Work order
Search the records below for "that" and copy every line it turns up in.

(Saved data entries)
============
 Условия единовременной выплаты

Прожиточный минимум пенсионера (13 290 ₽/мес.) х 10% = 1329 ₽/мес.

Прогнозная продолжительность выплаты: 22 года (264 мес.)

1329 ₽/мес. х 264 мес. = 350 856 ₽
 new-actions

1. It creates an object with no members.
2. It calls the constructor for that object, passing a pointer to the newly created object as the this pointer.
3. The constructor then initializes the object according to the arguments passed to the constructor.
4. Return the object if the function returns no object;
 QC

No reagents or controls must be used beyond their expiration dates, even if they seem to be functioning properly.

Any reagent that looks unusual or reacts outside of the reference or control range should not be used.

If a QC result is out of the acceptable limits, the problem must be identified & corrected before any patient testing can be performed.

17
============
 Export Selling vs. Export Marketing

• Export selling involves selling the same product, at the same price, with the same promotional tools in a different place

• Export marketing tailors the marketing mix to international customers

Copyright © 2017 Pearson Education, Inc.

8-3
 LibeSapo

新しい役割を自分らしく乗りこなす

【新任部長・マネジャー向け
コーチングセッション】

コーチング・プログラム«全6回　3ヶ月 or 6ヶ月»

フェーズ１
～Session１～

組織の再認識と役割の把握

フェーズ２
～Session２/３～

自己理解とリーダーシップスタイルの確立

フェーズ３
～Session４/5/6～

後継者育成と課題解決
============
Finished task
2. It calls the constructor for that object, passing a pointer to the newly created object as the this pointer.
Any reagent that looks unusual or reacts outside of the reference or control range should not be used.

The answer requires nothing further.